With hotel pedigree like this, St Barts sounds irrepressibly glamorous, but in reality it’s not quite like that, at least not all year. The status-seekers tend to come for the Christmas holidays, when “it is all about villas, yachts and Russian prostitutes,” as one hotel driver bluntly described it to me. During the other 355 days, it is the unhurried Caribbean, where chickens scratch about and hummingbirds hang about by hibiscus stamens.

There’s two sides to the island

Credit:
JEANNE LE MENN

That pace is epitomised at the nondescript bar Le Select in the capital Gustavia, where everyone always suggests to meet. I ordered a Ti’ Punch at one window, a hot dog from the kiosk and waited for my date, happy to while away the afternoon. As the sun moved, I shifted my chair, finding shade under the quenettier and flamboyant trees. Around me were a rag-tag bunch of sailors, artists and scruffy billionaires, that uniquely St Barts mishmash. For an island of just 9,000 inhabitants, there is a disproportionate number of fun, fascinating people living here, or passing through. 

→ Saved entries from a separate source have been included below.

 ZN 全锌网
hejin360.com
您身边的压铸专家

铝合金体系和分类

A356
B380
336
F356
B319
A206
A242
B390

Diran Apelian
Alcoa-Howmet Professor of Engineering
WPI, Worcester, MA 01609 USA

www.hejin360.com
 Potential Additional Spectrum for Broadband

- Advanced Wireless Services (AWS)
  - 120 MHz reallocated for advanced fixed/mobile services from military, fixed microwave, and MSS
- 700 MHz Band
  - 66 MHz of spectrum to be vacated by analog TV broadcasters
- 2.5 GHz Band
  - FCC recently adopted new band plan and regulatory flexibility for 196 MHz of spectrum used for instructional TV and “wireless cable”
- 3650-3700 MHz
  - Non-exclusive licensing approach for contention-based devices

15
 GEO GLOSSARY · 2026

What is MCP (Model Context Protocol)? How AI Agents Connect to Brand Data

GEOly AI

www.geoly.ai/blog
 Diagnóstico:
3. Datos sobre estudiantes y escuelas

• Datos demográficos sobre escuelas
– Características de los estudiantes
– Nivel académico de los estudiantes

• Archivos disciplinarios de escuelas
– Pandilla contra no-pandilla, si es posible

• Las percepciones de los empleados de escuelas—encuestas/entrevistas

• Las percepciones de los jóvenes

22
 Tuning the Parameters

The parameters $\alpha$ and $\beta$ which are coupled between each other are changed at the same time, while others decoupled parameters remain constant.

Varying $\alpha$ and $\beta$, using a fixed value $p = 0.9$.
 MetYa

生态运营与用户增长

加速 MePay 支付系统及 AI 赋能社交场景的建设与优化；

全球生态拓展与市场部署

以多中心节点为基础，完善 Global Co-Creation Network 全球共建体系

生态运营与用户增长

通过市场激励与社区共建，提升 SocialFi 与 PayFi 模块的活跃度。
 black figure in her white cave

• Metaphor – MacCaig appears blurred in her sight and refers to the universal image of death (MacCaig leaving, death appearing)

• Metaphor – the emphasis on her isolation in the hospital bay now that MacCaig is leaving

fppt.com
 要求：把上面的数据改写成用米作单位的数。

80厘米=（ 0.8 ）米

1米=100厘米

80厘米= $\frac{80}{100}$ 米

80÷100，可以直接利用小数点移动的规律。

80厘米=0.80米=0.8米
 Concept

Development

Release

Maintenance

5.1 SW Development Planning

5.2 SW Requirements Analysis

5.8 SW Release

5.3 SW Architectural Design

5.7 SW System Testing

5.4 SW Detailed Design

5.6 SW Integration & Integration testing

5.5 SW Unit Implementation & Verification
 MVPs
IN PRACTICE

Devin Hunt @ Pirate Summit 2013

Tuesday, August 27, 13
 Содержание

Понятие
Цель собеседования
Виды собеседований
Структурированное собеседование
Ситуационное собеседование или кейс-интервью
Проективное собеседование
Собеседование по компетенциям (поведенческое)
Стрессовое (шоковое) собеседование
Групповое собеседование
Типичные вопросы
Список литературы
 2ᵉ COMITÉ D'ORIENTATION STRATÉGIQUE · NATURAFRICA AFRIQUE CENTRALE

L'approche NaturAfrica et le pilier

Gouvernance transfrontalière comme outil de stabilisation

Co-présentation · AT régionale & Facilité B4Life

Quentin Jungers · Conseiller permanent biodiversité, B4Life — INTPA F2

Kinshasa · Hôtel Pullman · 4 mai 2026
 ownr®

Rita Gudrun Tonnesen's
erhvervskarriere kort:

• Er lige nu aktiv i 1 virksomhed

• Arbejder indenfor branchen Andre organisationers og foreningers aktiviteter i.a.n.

Before I left, I spent a morning on the beach at Lorient with its rickety clapboard houses, little motor boats bobbing about offshore and easy waves for newbie surfers. I collected handfuls of cone shells, while to my right a young boy skimmed stones; further down, a young family were all immersed neck-deep in a rock pool. 

Outside the brightly painted surf shack, I met one of the instructors, David Blanchard, a deeply tanned fifth-generation islander, who was waxing a board. Slightly awkwardly, I asked him what kept him here, as if I couldn’t guess. He studied me hard, his brow furrowed, before speaking softly and pointing at the waves. “Here the orientation of the swell is perfect and there’s a little reef pushing you in. Over there is Pointe Milou with an amazing point break.” He paused, waiting for me to concede. “It’s paradise,” he added. “How could I leave?” 

Le Sereno

How to get there

Double rooms at the Eden Rock hotel (oetkercollection.com) cost from €900 (£819) per night B&B. Other hotels: Cheval Blanc St-Barth Isle de France (chevalblanc.com), Le Sereno (serenohotels.com), Villa Marie (saint-barth.villamarie.fr), Le Guanahani (leguanahani.com).

British Airways (ba.com) flies from London Gatwick to St Barts via Antigua with onward travel on Tradewind Aviation from £1,274 return. The Tradewind flights restart on Nov 18 and dovetail with BA services. Both St Barts and Antigua are currently on Britain’s quarantine exempt list.